Aunque no lo será eternamente, es cierto que el inglés es la lengua franca de nuestros días, y es cierto también que a todos nos conviene tener pleno dominio del mismo. Pero cuando el inglés, en manos de esta canalla, vuelve a ser herramienta de asimilación política y cultural, en ese instante cesa de ser instrumento de progreso y desarrollo intelectual para los puertorriqueños, y se convierte en instrumento de agresión política y limpieza cultural. Es por ello que nuestra inmediata reacción al anuncio de Fortuño debe ser la de oponernos. ¿Y por dónde se comienza a resistir, a crear oposición? Me atrevo a sugerir que comencemos con nosotros mismos, disciplinándose cada individuo un poco más, apostando a que en la suma de la resistencia individual esté la resistencia de toda una nación. Y cuando digo comenzar por nosotros mismos me refiero a declararnos un boicot general al uso del inglés en nuestras vidas cotidianas, que procedamos a eliminarlo de nuestra habla común, siempre y cuando usarlo no sea estrictamente necesario. Se trata de un ejercicio individual de la voluntad, un camino ascético, místico casi, un ejercicio privado, acto conciente y personal de resistencia lingüística ante el embate de un idioma usado en nuestro país como arma de violencia cultural.

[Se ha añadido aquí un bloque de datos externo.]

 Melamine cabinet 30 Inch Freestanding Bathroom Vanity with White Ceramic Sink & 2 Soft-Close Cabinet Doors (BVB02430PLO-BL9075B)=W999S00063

¿Significa esto dejar de leer en inglés, quienes lo leen, dejar de escuchar televisión o radio o dejar de ver películas en inglés, quienes lo entienden, contestar en español a una pregunta en inglés de un extranjero, quienes lo hablan? Por supuesto que no. ¿Significa purificar nuestro español boricua, expurgarlo de sus anglicismos y barbarismos que han entrado vía la condición colonial en que vivimos y la proliferación de los medios? ¿Decir estacionamiento en vez de parking, mechero en vez de laiter, eliminar nuestra magnífica palabra fastrén? Nada de esto significa, sino algo mucho más sencillo y natural.

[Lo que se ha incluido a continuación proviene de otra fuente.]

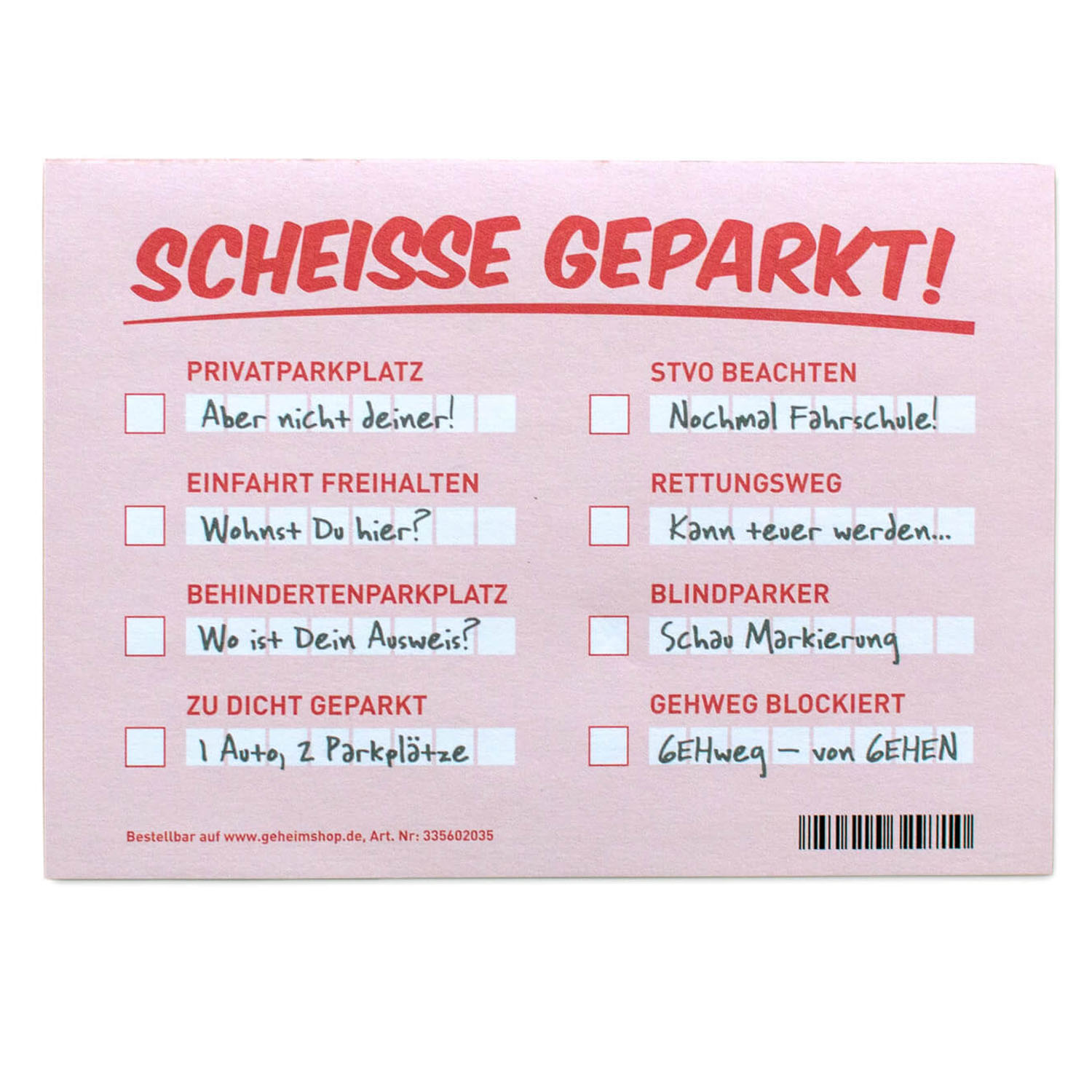 Notizblock Scheisse Geparkt Strafzettel Knöllchen Falschparker - 25 Blatt  DIN A6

Boicot al inglés en nuestro diario vivir significa hacer un esfuerzo consciente por suprimir su uso en nuestra comunicación cotidiana, de puertorriqueño con puertorriqueño; significa buscar, preguntar, averiguar el equivalente en nuestro español puertorriqueño, cada vez que estemos tentados a utilizar términos o frases en inglés, bien sea por costumbre, bien porque es más fácil y simple, bien porque se desconoce o se ha olvidado el término en español; significa volver a decir tocineta en vez de bacon, fresa en vez de strawberry, arándano en vez de cranberry, a propósito en vez de by the way; significa escribir los blogs y los tweets y los mensajes de texto y los comentarios de facebook en nuestro español boricua; significa sacrificar un poco de esa libertad personal de decirlo en inglés porque sí, porque le da a uno la gana de decirlo; significa hacer de nuestra comunicación en nuestro particular español un asunto de orgullo y de prestigio personal y colectivo. En suma: al inglés, sí; en inglés, no, como genialmente comprimiera en este argumento don Ricardo Alegría hace ya cierto número de años.
¿Bastará con este pequeño esfuerzo personal? ¿O llegaremos un día a tener que recurrir al bofetón del padre, el exilio de la mesa familiar y el confinamiento en el cuarto?